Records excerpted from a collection
## Begin
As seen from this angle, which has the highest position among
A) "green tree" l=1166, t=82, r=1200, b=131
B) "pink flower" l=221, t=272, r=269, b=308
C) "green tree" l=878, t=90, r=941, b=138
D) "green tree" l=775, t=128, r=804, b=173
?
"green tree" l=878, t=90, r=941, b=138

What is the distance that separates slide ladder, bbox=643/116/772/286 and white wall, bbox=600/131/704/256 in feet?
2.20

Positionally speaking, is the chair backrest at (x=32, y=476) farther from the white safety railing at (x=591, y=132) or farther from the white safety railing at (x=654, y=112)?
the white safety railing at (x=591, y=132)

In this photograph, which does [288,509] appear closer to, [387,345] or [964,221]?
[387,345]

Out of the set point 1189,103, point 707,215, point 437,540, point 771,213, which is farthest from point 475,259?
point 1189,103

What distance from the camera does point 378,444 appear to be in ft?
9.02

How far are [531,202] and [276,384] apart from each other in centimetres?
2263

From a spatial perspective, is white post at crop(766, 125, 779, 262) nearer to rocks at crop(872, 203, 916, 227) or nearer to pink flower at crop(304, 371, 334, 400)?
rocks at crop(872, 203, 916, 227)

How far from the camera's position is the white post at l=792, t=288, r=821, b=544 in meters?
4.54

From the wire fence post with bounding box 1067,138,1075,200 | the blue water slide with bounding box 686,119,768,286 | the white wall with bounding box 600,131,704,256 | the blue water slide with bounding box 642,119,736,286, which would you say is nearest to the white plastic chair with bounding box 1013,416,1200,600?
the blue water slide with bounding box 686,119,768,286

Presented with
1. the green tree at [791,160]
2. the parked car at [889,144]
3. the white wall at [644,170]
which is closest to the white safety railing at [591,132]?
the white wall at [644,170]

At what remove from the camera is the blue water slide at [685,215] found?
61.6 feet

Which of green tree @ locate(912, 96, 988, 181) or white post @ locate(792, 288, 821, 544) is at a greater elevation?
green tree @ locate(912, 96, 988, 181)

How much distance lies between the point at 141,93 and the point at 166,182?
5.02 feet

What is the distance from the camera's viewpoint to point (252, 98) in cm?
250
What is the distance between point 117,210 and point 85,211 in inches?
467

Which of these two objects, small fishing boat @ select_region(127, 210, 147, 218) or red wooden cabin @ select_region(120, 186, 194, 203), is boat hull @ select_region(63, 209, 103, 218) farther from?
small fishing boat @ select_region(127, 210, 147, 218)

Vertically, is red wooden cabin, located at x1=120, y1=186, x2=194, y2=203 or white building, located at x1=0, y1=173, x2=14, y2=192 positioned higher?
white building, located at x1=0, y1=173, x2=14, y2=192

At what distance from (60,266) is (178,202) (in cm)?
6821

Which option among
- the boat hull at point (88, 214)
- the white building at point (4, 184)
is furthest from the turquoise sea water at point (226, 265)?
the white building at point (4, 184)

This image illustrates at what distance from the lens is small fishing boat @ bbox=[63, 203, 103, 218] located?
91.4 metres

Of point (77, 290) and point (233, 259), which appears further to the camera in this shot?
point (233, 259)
## End
> [WHAT IS BEING ASKED]:
Starting at the line that contains "Which of green", write out every line to the end of the entries, exactly as given.

> [TASK RESPONSE]:
Which of green tree @ locate(912, 96, 988, 181) or white post @ locate(792, 288, 821, 544) is at a greater elevation?
green tree @ locate(912, 96, 988, 181)

How much distance lies between the point at 141,93 and the point at 166,182?
5.02 feet

What is the distance from the camera's viewpoint to point (252, 98) in cm?
250
What is the distance between point 117,210 and point 85,211 in inches?
467

Which of these two objects, small fishing boat @ select_region(127, 210, 147, 218) or red wooden cabin @ select_region(120, 186, 194, 203), is boat hull @ select_region(63, 209, 103, 218) farther from?
small fishing boat @ select_region(127, 210, 147, 218)

Vertically, is red wooden cabin, located at x1=120, y1=186, x2=194, y2=203 or white building, located at x1=0, y1=173, x2=14, y2=192 positioned higher?
white building, located at x1=0, y1=173, x2=14, y2=192

At what distance from (60,266) is (178,202) (in cm)?
6821

Which option among
- the boat hull at point (88, 214)
- the white building at point (4, 184)
is furthest from the turquoise sea water at point (226, 265)?
the white building at point (4, 184)

This image illustrates at what distance from the lens is small fishing boat @ bbox=[63, 203, 103, 218] located?
91.4 metres

Of point (77, 290) and point (233, 259), which appears further to the camera in this shot?
point (233, 259)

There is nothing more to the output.